Output nothing but the lines from the line with "Is the point at 418,28" through the end of the listing below, both ends included.

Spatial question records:
◇ ◇ ◇ ◇ ◇
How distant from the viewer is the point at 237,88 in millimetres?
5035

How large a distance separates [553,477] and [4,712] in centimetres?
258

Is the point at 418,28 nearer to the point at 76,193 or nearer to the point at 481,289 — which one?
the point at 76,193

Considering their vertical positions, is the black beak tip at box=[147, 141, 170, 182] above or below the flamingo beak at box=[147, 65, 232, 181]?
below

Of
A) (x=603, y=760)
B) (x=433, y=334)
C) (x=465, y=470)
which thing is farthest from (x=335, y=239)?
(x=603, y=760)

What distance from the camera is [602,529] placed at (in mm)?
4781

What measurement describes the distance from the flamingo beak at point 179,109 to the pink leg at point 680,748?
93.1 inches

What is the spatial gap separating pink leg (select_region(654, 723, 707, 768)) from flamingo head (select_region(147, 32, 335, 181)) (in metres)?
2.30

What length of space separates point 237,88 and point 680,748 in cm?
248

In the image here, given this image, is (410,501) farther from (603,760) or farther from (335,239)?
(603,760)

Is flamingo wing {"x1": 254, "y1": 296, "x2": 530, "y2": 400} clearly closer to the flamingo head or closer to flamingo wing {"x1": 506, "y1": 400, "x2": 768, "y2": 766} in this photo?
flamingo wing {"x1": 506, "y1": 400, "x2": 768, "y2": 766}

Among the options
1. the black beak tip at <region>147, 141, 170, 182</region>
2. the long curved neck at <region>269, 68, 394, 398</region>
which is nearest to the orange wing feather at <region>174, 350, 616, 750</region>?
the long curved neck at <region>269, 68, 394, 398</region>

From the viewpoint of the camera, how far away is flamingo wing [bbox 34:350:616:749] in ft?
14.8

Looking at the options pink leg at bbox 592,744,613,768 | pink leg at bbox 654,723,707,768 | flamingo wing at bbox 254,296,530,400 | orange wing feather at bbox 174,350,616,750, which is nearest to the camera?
◇ ◇ ◇ ◇ ◇
## FINAL ANSWER
Is the point at 418,28 nearer to the point at 76,193 or nearer to the point at 481,289 — which one?
the point at 76,193

Considering their vertical positions, is the black beak tip at box=[147, 141, 170, 182] above or below the flamingo beak at box=[147, 65, 232, 181]?
below

Of
A) (x=603, y=760)
B) (x=433, y=334)
C) (x=465, y=470)
which thing is farthest from (x=335, y=239)?
(x=603, y=760)

What distance from the camera is [602,529] placed at (in mm)?
4781

What measurement describes the distance from the flamingo beak at point 179,109 to the pink leg at point 680,748?
93.1 inches

What is the spatial gap separating pink leg (select_region(654, 723, 707, 768)) from flamingo head (select_region(147, 32, 335, 181)) (in metres)?
2.30

What length of space separates point 237,88 and point 680,748 in cm?
248

In the image here, given this image, is (410,501) farther from (603,760) or farther from (335,239)?
(603,760)

Is flamingo wing {"x1": 254, "y1": 296, "x2": 530, "y2": 400} clearly closer to the flamingo head or closer to flamingo wing {"x1": 506, "y1": 400, "x2": 768, "y2": 766} in this photo?
flamingo wing {"x1": 506, "y1": 400, "x2": 768, "y2": 766}

Among the options
1. the black beak tip at <region>147, 141, 170, 182</region>
2. the long curved neck at <region>269, 68, 394, 398</region>
which is nearest to the orange wing feather at <region>174, 350, 616, 750</region>?
the long curved neck at <region>269, 68, 394, 398</region>

From the viewpoint of the camera, how far away is flamingo wing [bbox 34:350:616:749] in ft?
14.8

Looking at the options pink leg at bbox 592,744,613,768 | pink leg at bbox 654,723,707,768 | flamingo wing at bbox 254,296,530,400 | orange wing feather at bbox 174,350,616,750, which is nearest to the camera?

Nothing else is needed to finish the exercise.